Tom Lee, chairman of Bitmine Immersions, suggested in a recent CNBC interview that the pressure on MSTR could be attributed to its evolving role as a proxy for hedging against cryptocurrency risk. Lee pointed out that MSTR has become a focal point for institutional investors looking for liquidity, as there are limited methods to hedge losses directly in the cryptocurrency market. He explained that many investors who hold substantial Bitcoin positions have few options when it comes to effective hedging in crypto derivatives, leading them to use MSTR shares as a surrogate.

The situation highlights a notable shift in institutional investment tactics concerning Bitcoin. For several years, MSTR served as a favored avenue for traditional investors to engage with Bitcoin indirectly, especially during periods when direct access to cryptocurrencies was limited or faced regulatory scrutiny.

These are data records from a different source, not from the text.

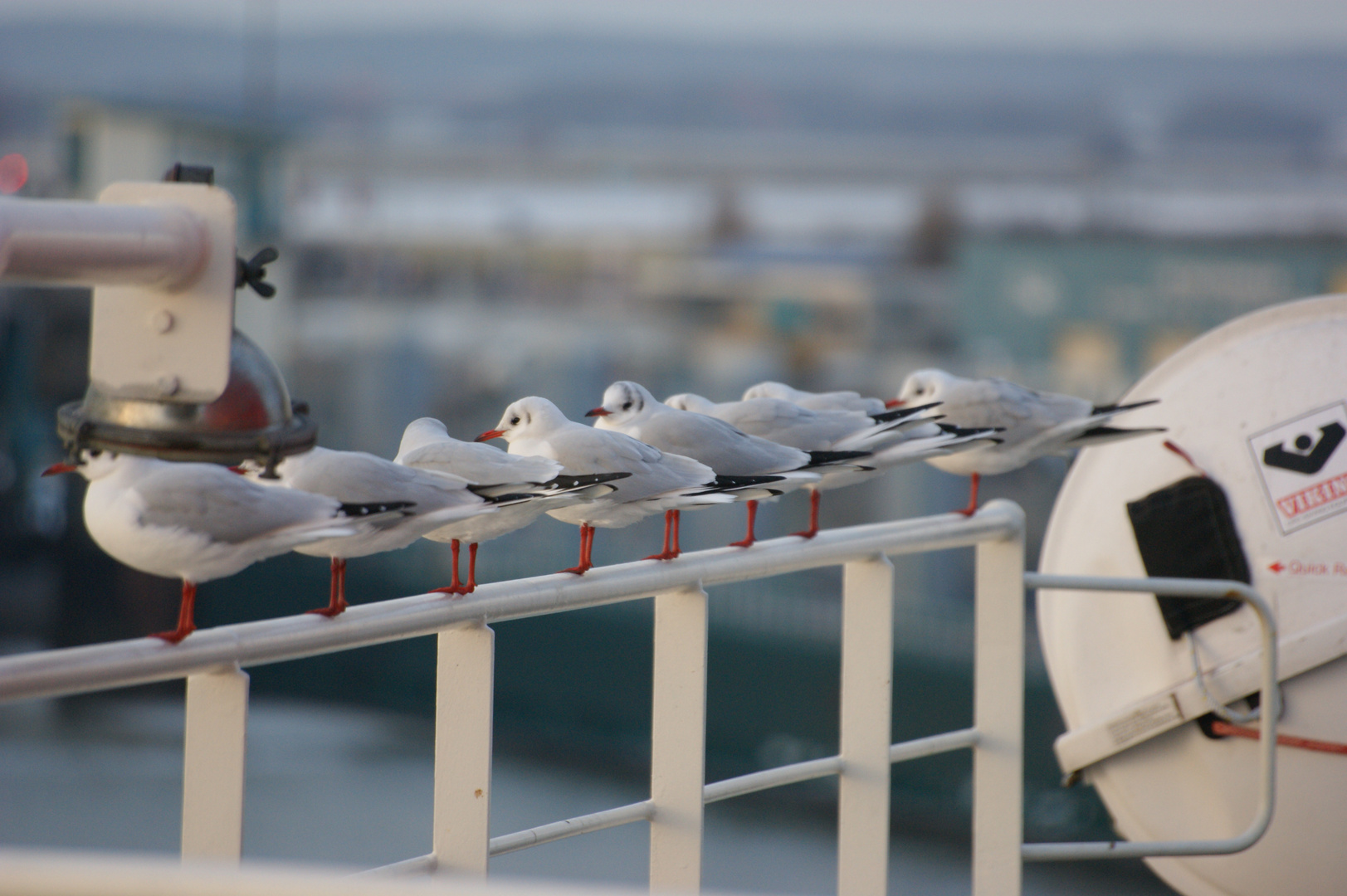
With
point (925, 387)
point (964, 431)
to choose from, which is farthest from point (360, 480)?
point (925, 387)

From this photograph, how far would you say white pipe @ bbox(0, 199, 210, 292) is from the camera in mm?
1357

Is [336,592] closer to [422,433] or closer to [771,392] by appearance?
[422,433]

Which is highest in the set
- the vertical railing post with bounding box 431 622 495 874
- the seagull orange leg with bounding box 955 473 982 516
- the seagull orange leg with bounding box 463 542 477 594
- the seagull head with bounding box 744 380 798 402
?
the seagull head with bounding box 744 380 798 402

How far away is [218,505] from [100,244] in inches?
33.9

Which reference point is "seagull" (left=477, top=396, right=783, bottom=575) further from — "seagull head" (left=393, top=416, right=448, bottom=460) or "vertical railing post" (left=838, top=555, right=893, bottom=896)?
"vertical railing post" (left=838, top=555, right=893, bottom=896)

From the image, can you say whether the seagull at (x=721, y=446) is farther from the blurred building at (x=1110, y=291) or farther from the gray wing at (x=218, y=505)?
the blurred building at (x=1110, y=291)

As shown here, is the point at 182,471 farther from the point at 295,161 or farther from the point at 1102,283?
the point at 295,161

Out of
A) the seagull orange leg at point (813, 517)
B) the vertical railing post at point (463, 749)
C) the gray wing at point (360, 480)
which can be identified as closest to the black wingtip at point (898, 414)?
the seagull orange leg at point (813, 517)

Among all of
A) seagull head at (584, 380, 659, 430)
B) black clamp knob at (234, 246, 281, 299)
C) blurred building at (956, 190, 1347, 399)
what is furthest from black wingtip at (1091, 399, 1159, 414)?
blurred building at (956, 190, 1347, 399)

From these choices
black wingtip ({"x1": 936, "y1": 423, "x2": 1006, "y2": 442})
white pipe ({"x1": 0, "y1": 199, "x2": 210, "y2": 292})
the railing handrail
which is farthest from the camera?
black wingtip ({"x1": 936, "y1": 423, "x2": 1006, "y2": 442})

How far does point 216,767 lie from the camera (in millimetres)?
1873

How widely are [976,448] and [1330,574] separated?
911mm

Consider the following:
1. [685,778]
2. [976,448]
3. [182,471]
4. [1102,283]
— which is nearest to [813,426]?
[976,448]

However, with the recent introduction of spot Bitcoin exchange-traded funds (ETFs), conventional financial institutions now have alternative means for gaining Bitcoin exposure without relying solely on MSTR.

As for Bitcoin itself, it continues to experience bearish trends, trading around $86,000 and having declined nearly 10% over the past week. CCN analyst Valdrin Tahiri noted that the significant downturn since Bitcoin reached its all-time high has provided strong evidence of its bear market status. He cautioned traders to prepare for the possibility of further declines, emphasizing that the long-term outlook for Bitcoin remains pessimistic despite any potential short-term recoveries in the wider crypto market.

This retreat by institutional investors from MicroStrategy illustrates a broader shift in strategy and sentiment within the cryptocurrency space, reflecting changing dynamics as more efficient investment avenues become available while bearish pressures persist.